If anyone is interested in joining the weekend ski trip, please inquire within.

Never Ever., (At least not for a long time).

This weekend I did a few things I haven't done in a long time. I watched an entire Red Wings game on Saturday. They won, 5-3. I don't think I have done this for about three years. It was mildly entertaining. Then, Michigan State decided to show their true heartless colors, losing to Ohio State at home.

Saturday was redeemed, with a large group of old timers going to the bar. I made it to the Post, Harpers, Woody's, and Jimmy's Pub. It was super fun, but with mild to moderate annoyances peppered in until the end. Eventually, I went to sleep unscathed.

The Super Bowl was super boring, except for the first quarter. After that, the Chicago Bears turned into the Michigan State Spartans. They even changed uniforms. Rex Grossman is the WORST quarterback to ever somehow play in a Super Bowl. Ever. I didn't win any money in my office pool. Although, if Vinitari could have hit the extra point, I would have been $125 richer. I also managed not to drink a drop of alcohol during Super Bowl Sunday. This may be un-American, but whatever. I feel great this morning.

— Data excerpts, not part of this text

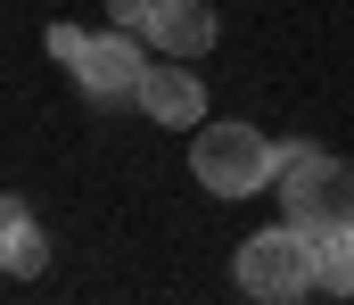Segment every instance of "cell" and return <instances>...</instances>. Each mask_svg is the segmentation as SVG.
Listing matches in <instances>:
<instances>
[{
    "label": "cell",
    "instance_id": "9",
    "mask_svg": "<svg viewBox=\"0 0 354 305\" xmlns=\"http://www.w3.org/2000/svg\"><path fill=\"white\" fill-rule=\"evenodd\" d=\"M149 17H157V0H107V25H132V33H149Z\"/></svg>",
    "mask_w": 354,
    "mask_h": 305
},
{
    "label": "cell",
    "instance_id": "3",
    "mask_svg": "<svg viewBox=\"0 0 354 305\" xmlns=\"http://www.w3.org/2000/svg\"><path fill=\"white\" fill-rule=\"evenodd\" d=\"M280 214L297 231H330V223H354V165L305 149V140H280Z\"/></svg>",
    "mask_w": 354,
    "mask_h": 305
},
{
    "label": "cell",
    "instance_id": "5",
    "mask_svg": "<svg viewBox=\"0 0 354 305\" xmlns=\"http://www.w3.org/2000/svg\"><path fill=\"white\" fill-rule=\"evenodd\" d=\"M132 107H140V115H157L165 132H189V124L206 115V83L189 75V58H181V66H149V75H140V91H132Z\"/></svg>",
    "mask_w": 354,
    "mask_h": 305
},
{
    "label": "cell",
    "instance_id": "6",
    "mask_svg": "<svg viewBox=\"0 0 354 305\" xmlns=\"http://www.w3.org/2000/svg\"><path fill=\"white\" fill-rule=\"evenodd\" d=\"M214 8L206 0H157V17H149V50H165V58H198V50H214Z\"/></svg>",
    "mask_w": 354,
    "mask_h": 305
},
{
    "label": "cell",
    "instance_id": "8",
    "mask_svg": "<svg viewBox=\"0 0 354 305\" xmlns=\"http://www.w3.org/2000/svg\"><path fill=\"white\" fill-rule=\"evenodd\" d=\"M41 264H50V248H41V223L25 214V223L0 239V272H41Z\"/></svg>",
    "mask_w": 354,
    "mask_h": 305
},
{
    "label": "cell",
    "instance_id": "1",
    "mask_svg": "<svg viewBox=\"0 0 354 305\" xmlns=\"http://www.w3.org/2000/svg\"><path fill=\"white\" fill-rule=\"evenodd\" d=\"M50 58L83 83L91 100H132V91H140V75H149V33H132V25H107V33L50 25Z\"/></svg>",
    "mask_w": 354,
    "mask_h": 305
},
{
    "label": "cell",
    "instance_id": "4",
    "mask_svg": "<svg viewBox=\"0 0 354 305\" xmlns=\"http://www.w3.org/2000/svg\"><path fill=\"white\" fill-rule=\"evenodd\" d=\"M239 289L264 297V305H288V297L313 289V239H305L288 214H280L272 231H256V239H239Z\"/></svg>",
    "mask_w": 354,
    "mask_h": 305
},
{
    "label": "cell",
    "instance_id": "7",
    "mask_svg": "<svg viewBox=\"0 0 354 305\" xmlns=\"http://www.w3.org/2000/svg\"><path fill=\"white\" fill-rule=\"evenodd\" d=\"M305 239H313V289H330V297H354V223L305 231Z\"/></svg>",
    "mask_w": 354,
    "mask_h": 305
},
{
    "label": "cell",
    "instance_id": "10",
    "mask_svg": "<svg viewBox=\"0 0 354 305\" xmlns=\"http://www.w3.org/2000/svg\"><path fill=\"white\" fill-rule=\"evenodd\" d=\"M17 223H25V206H17V198H0V239H8Z\"/></svg>",
    "mask_w": 354,
    "mask_h": 305
},
{
    "label": "cell",
    "instance_id": "2",
    "mask_svg": "<svg viewBox=\"0 0 354 305\" xmlns=\"http://www.w3.org/2000/svg\"><path fill=\"white\" fill-rule=\"evenodd\" d=\"M189 174H198L214 198H256V190L280 182V140H264L256 124H198Z\"/></svg>",
    "mask_w": 354,
    "mask_h": 305
}]
</instances>
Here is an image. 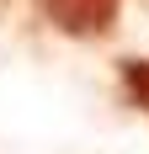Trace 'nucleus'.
Returning a JSON list of instances; mask_svg holds the SVG:
<instances>
[{
	"label": "nucleus",
	"mask_w": 149,
	"mask_h": 154,
	"mask_svg": "<svg viewBox=\"0 0 149 154\" xmlns=\"http://www.w3.org/2000/svg\"><path fill=\"white\" fill-rule=\"evenodd\" d=\"M117 5L122 0H43L48 21L69 37H106L117 21Z\"/></svg>",
	"instance_id": "nucleus-1"
},
{
	"label": "nucleus",
	"mask_w": 149,
	"mask_h": 154,
	"mask_svg": "<svg viewBox=\"0 0 149 154\" xmlns=\"http://www.w3.org/2000/svg\"><path fill=\"white\" fill-rule=\"evenodd\" d=\"M122 91H128L133 106L149 112V59H128V64H122Z\"/></svg>",
	"instance_id": "nucleus-2"
}]
</instances>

I made a Mexican feast, with Kade's help. My guacamole is no where near what Renee's is, but I gave it a valiant effort. Caleb cleaned. That was nice.

Good luck to AZ on his medical examination. Good luck to Kenny in finding another career path.

Saturday, February 03, 2007

Role Reversal

Usually it’s the JC posting from an airport.

Not today. Or maybe he will, I don’t know his plans for the day other than watching the Spartans beat the Buckeyes.

But right now I’m chillin’ (literally cold, they won’t shut the fucking gate door for passengers boarding to San Fran…jerks) at Detroit Metro.

I got here kinda early. I’ve already read Rolling Stone and I probably should start reading over the itinerary for my exam Monday. I have time I guess.

I love the motorized sidewalk things. I purposely walked up and down them four times just so I could pretend I was a character in the Jetson’s. I wonder if I would have dated Judy if I were in that cartoon? Her name starts with a J and she’s attractive. She’s no Daphne, but in all honesty few are.


Anyhoo, I’ll land in Providence, RI at 3.30 before departing to Motown Philly at 6.00. This gives me just enough time to catch most of the Michigan State basketball game. The Spartans are retiring Mateen’s jersey. State will win by 15, 76-61. That’s right. Eat 'em up, beat 'em up, kill them in their sleep!

Have a great weekend. It’s cold.

My boarding gate just got switched from A18 to A10. Unfortunately there are no motorized sidewalks. Damn!